Tunable bandgaps and excitons in doped semiconducting carbon nanotubes made possible by acoustic plasmons
Catalin D. Spataru, Fran\c{c}ois L\'eonard

TL;DR
This paper demonstrates that doping in semiconducting carbon nanotubes can significantly tune their bandgaps and exciton energies through a novel acoustic plasmon mechanism, enabling broad and controllable optical property adjustments.
Contribution
It introduces a new mechanism involving acoustic plasmons that allows for tunable electronic and optical properties in doped carbon nanotubes, unlike traditional higher-dimensional systems.
Findings
Doping reduces bandgaps and exciton binding energies in carbon nanotubes.
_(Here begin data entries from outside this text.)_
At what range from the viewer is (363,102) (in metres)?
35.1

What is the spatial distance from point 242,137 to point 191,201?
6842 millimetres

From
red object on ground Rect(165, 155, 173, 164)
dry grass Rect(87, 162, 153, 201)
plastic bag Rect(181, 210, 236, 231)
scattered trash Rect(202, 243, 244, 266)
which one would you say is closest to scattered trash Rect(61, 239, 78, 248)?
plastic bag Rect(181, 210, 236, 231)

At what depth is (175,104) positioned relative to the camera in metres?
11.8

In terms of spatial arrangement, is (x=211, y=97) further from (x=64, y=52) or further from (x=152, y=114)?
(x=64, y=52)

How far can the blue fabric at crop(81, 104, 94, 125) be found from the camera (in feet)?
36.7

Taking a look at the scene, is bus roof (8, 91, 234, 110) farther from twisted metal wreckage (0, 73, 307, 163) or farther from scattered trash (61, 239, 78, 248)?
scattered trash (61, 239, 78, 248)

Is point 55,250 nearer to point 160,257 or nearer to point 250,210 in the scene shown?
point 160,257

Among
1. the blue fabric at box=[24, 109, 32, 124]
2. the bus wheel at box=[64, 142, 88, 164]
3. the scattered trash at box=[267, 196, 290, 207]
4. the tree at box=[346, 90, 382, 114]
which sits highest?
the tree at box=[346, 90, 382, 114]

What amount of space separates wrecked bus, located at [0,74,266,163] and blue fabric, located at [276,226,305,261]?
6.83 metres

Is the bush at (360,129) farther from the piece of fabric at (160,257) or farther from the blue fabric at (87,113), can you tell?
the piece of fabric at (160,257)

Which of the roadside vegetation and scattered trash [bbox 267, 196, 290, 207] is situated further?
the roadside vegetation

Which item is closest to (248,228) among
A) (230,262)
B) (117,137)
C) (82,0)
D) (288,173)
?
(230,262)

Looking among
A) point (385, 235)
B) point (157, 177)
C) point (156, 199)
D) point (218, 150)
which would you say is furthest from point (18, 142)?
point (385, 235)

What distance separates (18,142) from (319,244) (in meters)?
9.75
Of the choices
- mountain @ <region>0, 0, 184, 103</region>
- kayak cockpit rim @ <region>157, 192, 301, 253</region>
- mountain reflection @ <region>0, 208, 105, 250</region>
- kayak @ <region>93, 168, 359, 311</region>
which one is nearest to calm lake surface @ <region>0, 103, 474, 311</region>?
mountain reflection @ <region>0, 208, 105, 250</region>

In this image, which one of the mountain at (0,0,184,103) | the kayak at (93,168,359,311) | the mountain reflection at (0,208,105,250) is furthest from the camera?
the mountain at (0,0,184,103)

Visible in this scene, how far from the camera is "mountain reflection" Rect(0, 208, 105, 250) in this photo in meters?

Tuning of electronic properties is achieved over a broad energy range.
Acoustic plasmons mediate strong dynamical screening effects.
Abstract
Doping of semiconductors is essential in modern electronic and photonic devices. While doping is well understood in bulk semiconductors, the advent of carbon nanotubes and nanowires for nanoelectronic and nanophotonic applications raises some key questions about the role and impact of doping at low dimensionality. Here we show that for semiconducting carbon nanotubes, bandgaps and exciton binding energies can be dramatically reduced upon experimentally relevant doping, and can be tuned gradually over a broad range of energies in contrast to higher dimensional systems. The later feature is made possible by a novel mechanism involving strong dynamical screening effects mediated by acoustic plasmons.